His favourite poem, significantly enough, was William Cullen Bryant's Thanatopsis. Watson was a kindly, lovable man, an honest Yorkshireman with the broad and generous qualities bred on the Yorkshire moors, a man, we are told, after the fashion of Cromwell's Ironsides.

Watson and Lovett, perhaps Hetherington too, represent an interesting revolutionary type. They are intellectual men whom modern education might have lifted into quite other spheres of life, where their abilities would have found that expression which political agitation alone seemed to offer in their own day. They were men driven into revolutionary thought by the appalling misery which they saw around them and which tinged their whole mental outlook with a melancholy which sought refuge in political agitation. A feeling of baffled helplessness in the face of the massed array of vested interests, ignorance, prejudice, and conservatism added bitterness to their thoughts. But a horror of violence, of bloodshed, and of hate deprived them of that callous, calculating recklessness which is essential to a physical force revolutionary, and they were helpless in face of such men when the movement which they started took on the nature of a physical force demonstration.[1]

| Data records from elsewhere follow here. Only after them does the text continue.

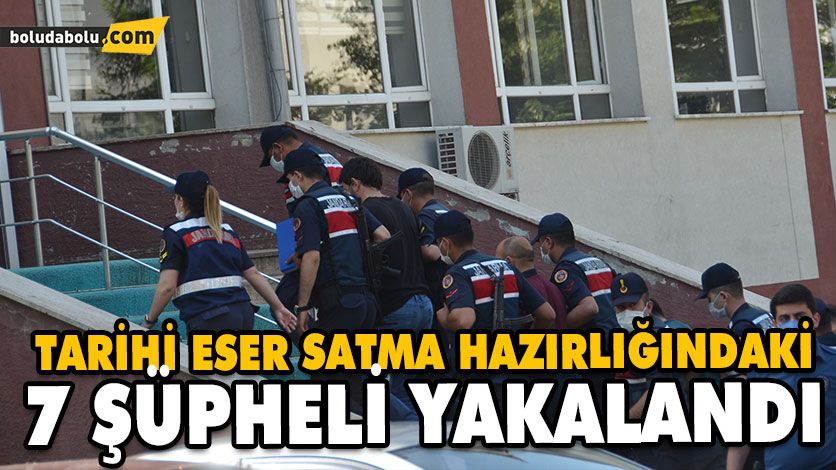 Bolu’da tarihi eser satma hazırlığındaki 7 şüpheli yakalandı Bolu’da tarihi eser satma hazırlığındaki 7 şüpheli yakalandı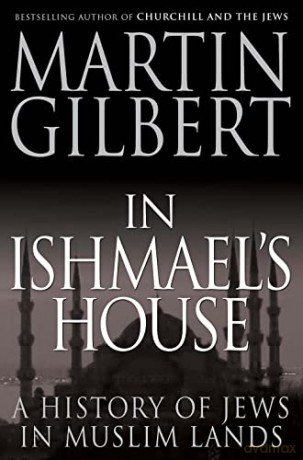 In Ishmael's House: A History of Jews in Muslim Lands - Martin Gilbert [KSIĄŻKA]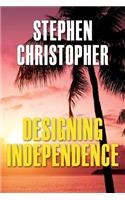Designing Independence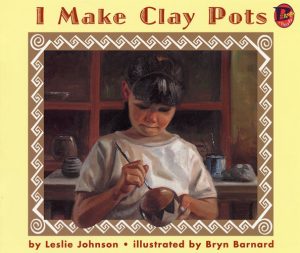 Front cover for I Make Clay Pots by Leslie Johnson and Bryn Barnard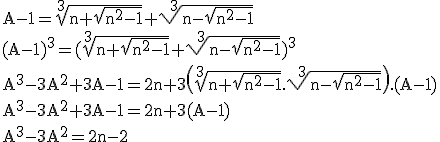 3$ \rm A-1=\sqrt[3]{n+\sqrt{n^2-1}}+\sqrt[3]{n-\sqrt{n^2-1}}\\(A-1)^3=(\sqrt[3]{n+\sqrt{n^2-1}}+\sqrt[3]{n-\sqrt{n^2-1}})^3\\A^3-3A^2+3A-1=2n+3\(\sqrt[3]{n+\sqrt{n^2-1}}.\sqrt[3]{n-\sqrt{n^2-1}}\).(A-1)\\A^3-3A^2+3A-1=2n+3(A-1)\\A^3-3A^2=2n-2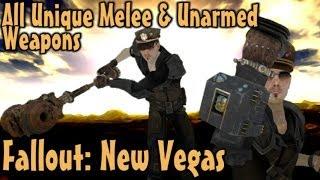 Fallout: New Vegas - ALL Unique Melee & Unarmed Weapons Guide (Vanilla)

John Cleave was about the same age as Hetherington. He was the latter's right-hand man in the agitation for the unstamped press. He kept a bookseller's shop in Shoe Lane at the Holborn end, and was the publisher of the Weekly Police Gazette, which attained a very large circulation. He was less refined and perhaps less able than his three colleagues, but he was a capable and fluent speaker of courage and conviction. Like Hetherington he was very useful as delegate or missionary.

These were the leading spirits in the London Working Men's Association which came into existence in the summer of 1836. We have two accounts of its foundation, from Place and from Lovett. Place relates how John Black, editor of the Morning Chronicle, who had assisted very enthusiastically in the campaign for a free press, and had therefore come into contact with the Lovett and Hetherington group, tried, during the summer of 1834 when that campaign was at its height, to form the artisans into a study circle. On applying to Lovett with this suggestion, he found him "cold and especially guarded." He received no more encouragement from the other members of the group. Place attributed this to the growing jealousy conceived by the

  1. W. J. Linton, James Watson, a Memoir, 1879, pp. 1-73.